» **CONSIGNA BREVE A**:
Responda, según el extracto sobre la obra La sombra, estas preguntas:
(i) ¿Cómo se llama el personaje cuyo discurso se compara con el de Herrera y Reissig?
(ii) ¿Entre qué años se sitúa el ensayo de Herrera y Reissig mencionado?
(iii) ¿Frente a quiénes se enfrenta el protagonista a la crisis en los últimos momentos de la obra?
» **CONSIGNA BREVE B**: Transcriba del extracto sobre la obra La sombra el pasaje que va desde "Esta asunción de" hasta "y a su hijo.", ambos incluidos.

===== EXTRACTO DE PÁGINA

Cuándo se escribe este textoLXXXII
y en qué medida pueda ser
ciertamente indicativo de la repercusión de una crisis moral mayor
en la vida del poeta, no lo sabemos con certeza. Sin embargo,
existen en la obra algunas importantes referencias y pasajes que
hacen pensar en el tono y contenido del Tratado de la imbecilidad…
En La sombra, el protagonista desarrolla en interesantes monólogos
–pese a lo no interesante, quizá, de la obra en su conjunto– una
concepción crudamente evolucionista del amor, que es «una lucha
cruenta a gana o pierde, un combate antiguo en que uno de los dos
contendientes
–o el más fuerte, o el más apto, o el más ingenioso– queda arriba
triunfante, y el otro abajo, humillado y maltrecho. (…) simplemente
un arte sutil de adaptación y de análisis, de apariencia y de
engaño».
Esta asunción de la validez de los principios evolutivos –y de la
supervivencia del más fuerte– da al discurso de Alberto un continuo
parecido con el del propio Herrera y Reissig en tantos pasajes de su
ensayo de 1900-1902.
Esta línea de pensamiento, sin embargo, se revela al final como
inconsistente, o el personaje no puede mantenerla cuando los hechos
lo desafían en el nivel emocional. Como le apunta su esposa: «Para
lo que te ha servido tu divina ciencia… ¡Ni siquiera te ha enseñado
a ser moral!…». Hay una especie de vuelta a Dios del ateo –nada
conmovedora, quizá por su imperfecta factura técnica– en los últimos
momentos de la obra, cuando éste se enfrenta melodramáticamente a la
crisis provocada por el reconocimiento de su culpa, frente a sus dos
mujeres y a su hijo.

==========
===== INFORMACIÓN MOSTRADA

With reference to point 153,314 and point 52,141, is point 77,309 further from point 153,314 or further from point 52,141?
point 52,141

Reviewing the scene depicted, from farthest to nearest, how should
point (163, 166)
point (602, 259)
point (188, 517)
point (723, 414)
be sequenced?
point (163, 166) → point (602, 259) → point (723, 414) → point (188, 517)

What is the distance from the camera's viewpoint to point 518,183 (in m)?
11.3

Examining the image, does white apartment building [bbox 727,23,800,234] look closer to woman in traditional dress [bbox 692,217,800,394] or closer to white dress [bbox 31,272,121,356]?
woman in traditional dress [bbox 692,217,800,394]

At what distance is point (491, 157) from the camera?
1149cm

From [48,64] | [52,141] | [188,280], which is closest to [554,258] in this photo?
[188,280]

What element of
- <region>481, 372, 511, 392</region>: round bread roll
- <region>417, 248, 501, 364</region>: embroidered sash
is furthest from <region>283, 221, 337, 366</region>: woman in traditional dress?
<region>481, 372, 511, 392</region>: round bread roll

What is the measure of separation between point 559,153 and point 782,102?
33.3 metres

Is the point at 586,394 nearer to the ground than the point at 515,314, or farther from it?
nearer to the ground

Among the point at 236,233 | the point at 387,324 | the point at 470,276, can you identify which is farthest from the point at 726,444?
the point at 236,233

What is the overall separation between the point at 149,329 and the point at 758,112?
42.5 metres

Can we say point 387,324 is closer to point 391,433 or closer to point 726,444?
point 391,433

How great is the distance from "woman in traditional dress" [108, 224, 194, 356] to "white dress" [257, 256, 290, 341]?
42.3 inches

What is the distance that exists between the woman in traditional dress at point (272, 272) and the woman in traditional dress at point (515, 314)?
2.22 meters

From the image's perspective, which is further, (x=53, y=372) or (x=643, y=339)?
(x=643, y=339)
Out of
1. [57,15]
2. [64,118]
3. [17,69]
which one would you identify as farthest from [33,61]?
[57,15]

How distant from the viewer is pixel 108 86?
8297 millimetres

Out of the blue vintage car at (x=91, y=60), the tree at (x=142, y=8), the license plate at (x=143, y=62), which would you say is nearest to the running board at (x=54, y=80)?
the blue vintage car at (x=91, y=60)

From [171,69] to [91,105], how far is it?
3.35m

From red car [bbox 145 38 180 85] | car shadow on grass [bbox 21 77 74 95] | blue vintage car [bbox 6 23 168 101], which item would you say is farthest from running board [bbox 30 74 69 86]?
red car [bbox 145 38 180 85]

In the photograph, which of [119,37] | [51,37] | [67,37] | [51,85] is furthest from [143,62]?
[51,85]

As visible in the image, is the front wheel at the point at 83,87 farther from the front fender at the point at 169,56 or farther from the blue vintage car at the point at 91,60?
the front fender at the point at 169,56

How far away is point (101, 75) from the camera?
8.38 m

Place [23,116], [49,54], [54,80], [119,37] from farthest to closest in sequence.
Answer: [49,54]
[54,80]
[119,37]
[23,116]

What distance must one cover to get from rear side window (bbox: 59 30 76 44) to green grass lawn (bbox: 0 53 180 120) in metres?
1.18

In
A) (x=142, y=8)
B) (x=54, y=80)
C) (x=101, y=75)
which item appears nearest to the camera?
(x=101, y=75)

==========

» **RESPUESTA COMPLETA A**:
(i) Alberto.
(ii) 1900-1902.
(iii) Frente a sus dos mujeres y a su hijo.

» **RESPUESTA COMPLETA B**:
Esta asunción de la validez de los principios evolutivos –y de la
supervivencia del más fuerte– da al discurso de Alberto un continuo
parecido con el del propio Herrera y Reissig en tantos pasajes de su
ensayo de 1900-1902.
Esta línea de pensamiento, sin embargo, se revela al final como
inconsistente, o el personaje no puede mantenerla cuando los hechos
lo desafían en el nivel emocional. Como le apunta su esposa: «Para
lo que te ha servido tu divina ciencia… ¡Ni siquiera te ha enseñado
a ser moral!…». Hay una especie de vuelta a Dios del ateo –nada
conmovedora, quizá por su imperfecta factura técnica– en los últimos
momentos de la obra, cuando éste se enfrenta melodramáticamente a la
crisis provocada por el reconocimiento de su culpa, frente a sus dos
mujeres y a su hijo.